Asia markets mixed; oil stocks in focus
Positive news on US-China front fails to inspire mood as analyst says socio-political events are starting to lose their shock value
After tumultuous trading on Tuesday with major indices tanking, most investors seemed content to remain on the sidelines while waiting for the conclusion of the US Federal Reserve's rate decision.
Asian markets regained their footing from the previous session, but traded mixed yesterday. Singapore stocks finished higher yesterday, with the Straits Times Index gaining 0.4 per cent or 13.11 points to 3,058.65.
Across Asia, the Shanghai bourse ended the day lower at 1.05 per cent while Hong Kong traded 0.20 per cent higher. In Japan, the benchmark index lost 0.60 per cent on the day. Australia also finished the day lower, the index weighed by energy stocks.
This was despite positive signs coming from US Treasury Secretary Steven Mnuchin who said that the US and China are planning to meet in January to negotiate a broader truce in their trade wars, although they are unlikely to have any face-to-face contact before then.
Mr Dave Lafferty, chief market strategist at Natixis Investment Managers said: "We suspect the market is getting a bit of geopolitical risk fatigue. While investors have been thrown about by tweets, tariffs, populism, and government shutdowns, we believe these events are starting to lose their shock value."
He added: "As we move into 2019, we believe the volatility spikes of February and October of this year have set a higher bar: a bar which largely reflects the right amount of market uncertainty moving forward."
Trading was also mixed on the local bourse, with 177 gainers to 166 losers, as some 988.7 million shares worth $852 million changed hands.
Heavily traded counters included Singtel, which closed flat at $2.96 on a trade of over 21 million shares, and Golden Agri-Resources, which fell 1.96 per cent to $0.25 with 34.4 million shares traded.
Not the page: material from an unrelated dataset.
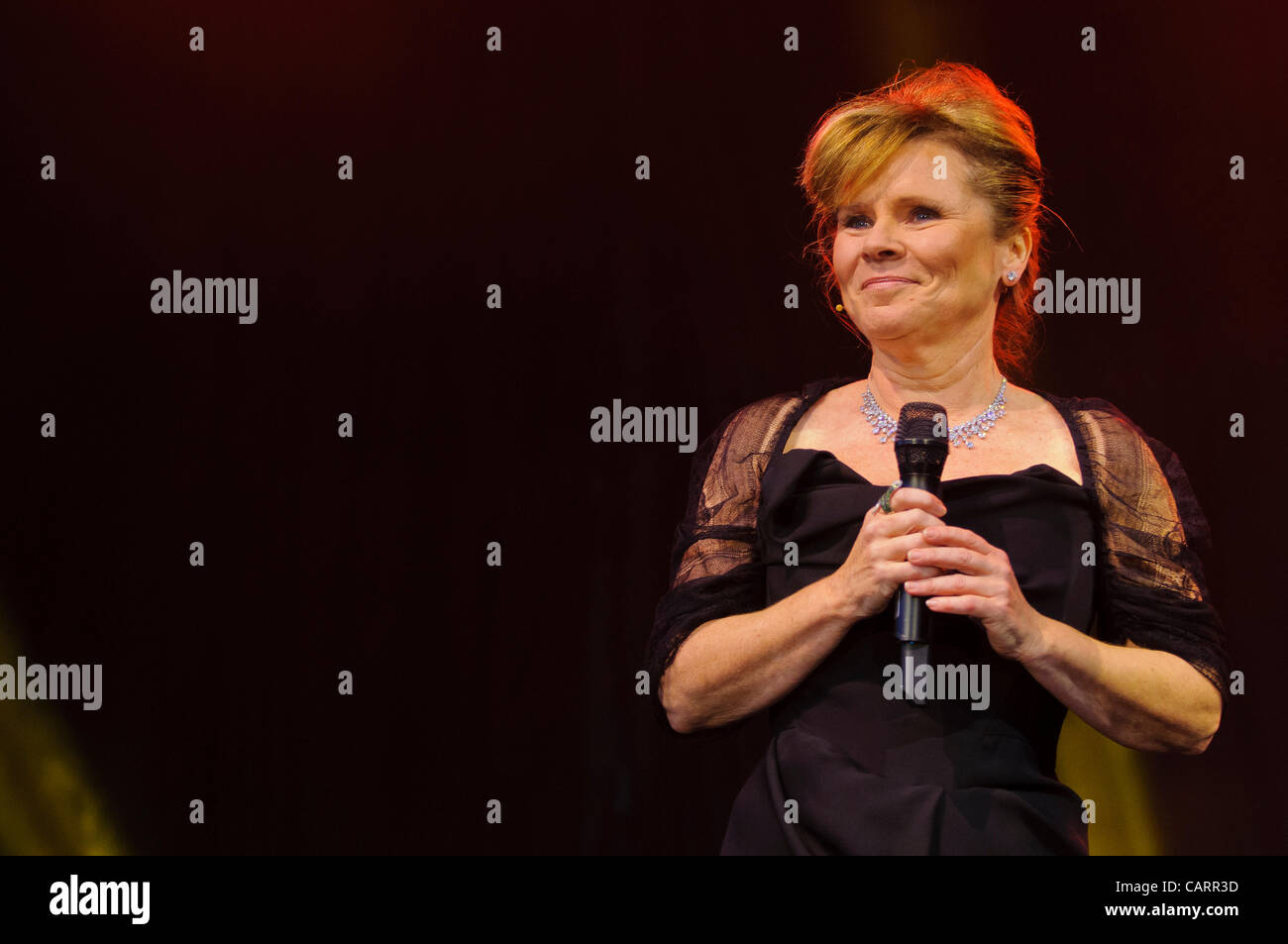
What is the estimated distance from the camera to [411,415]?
2686 millimetres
Among financials, only OCBC Bank ended the day in red, down 0.09 per cent to $11.14. Its peers edged higher - UOB added 0.25 per cent to $24.36, while DBS gained 0.09 per cent to $23.57.
Of note, most Singapore-listed oil and gas, as well as offshore and marine stocks traded sideways, as crude prices suffered another steep fall, under pressure from burgeoning US supplies. On Tuesday, the American Petroleum Institute's reports of another build-up in crude stocks and petrol inventories sent WTI futures crashing below the US$50 per barrel support level, and to their lowest in a year.
Golden Energy closed unchanged at $0.23, as did Vallianz at $0.01 and Sembcorp Marine at $1.58. Sembcorp Industries declined 0.39 per cent to $2.57.
Earlier this month, DBS Research had expected oil and gas stocks to regain ground after the Opec and other oil producers, including Russia, agreed to a larger-than-expected output cut. DBS said the deal would lift the sentiment on oil and gas players, particularly upstream proxies and shipyards.
But the cuts will not happen until next month. And now, market observers are expecting oil prices to head further down towards the US$46 per barrel support, as production hits highs in the US, Russia and Saudi Arabia.